Everything from the line containing "Замена тачскрина на" through the line containing "2019 Ford F-150" in the listing below should be copied exactly, and nothing more.

[Given records — start]

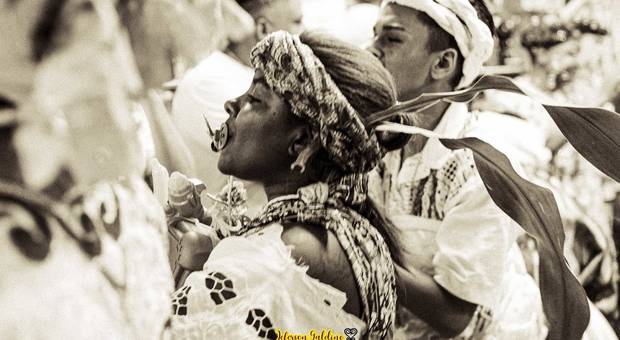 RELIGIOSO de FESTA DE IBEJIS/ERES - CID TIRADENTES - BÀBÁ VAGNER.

[Given records — finish]
[Given records — start]

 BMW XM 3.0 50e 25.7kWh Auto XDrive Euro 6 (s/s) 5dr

[Given records — finish]
[Given records — start]

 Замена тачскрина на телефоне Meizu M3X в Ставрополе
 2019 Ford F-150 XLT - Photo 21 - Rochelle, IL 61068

[Given records — finish]

• [Reply to the task]:
 Замена тачскрина на телефоне Meizu M3X в Ставрополе
 2019 Ford F-150 XLT - Photo 21 - Rochelle, IL 61068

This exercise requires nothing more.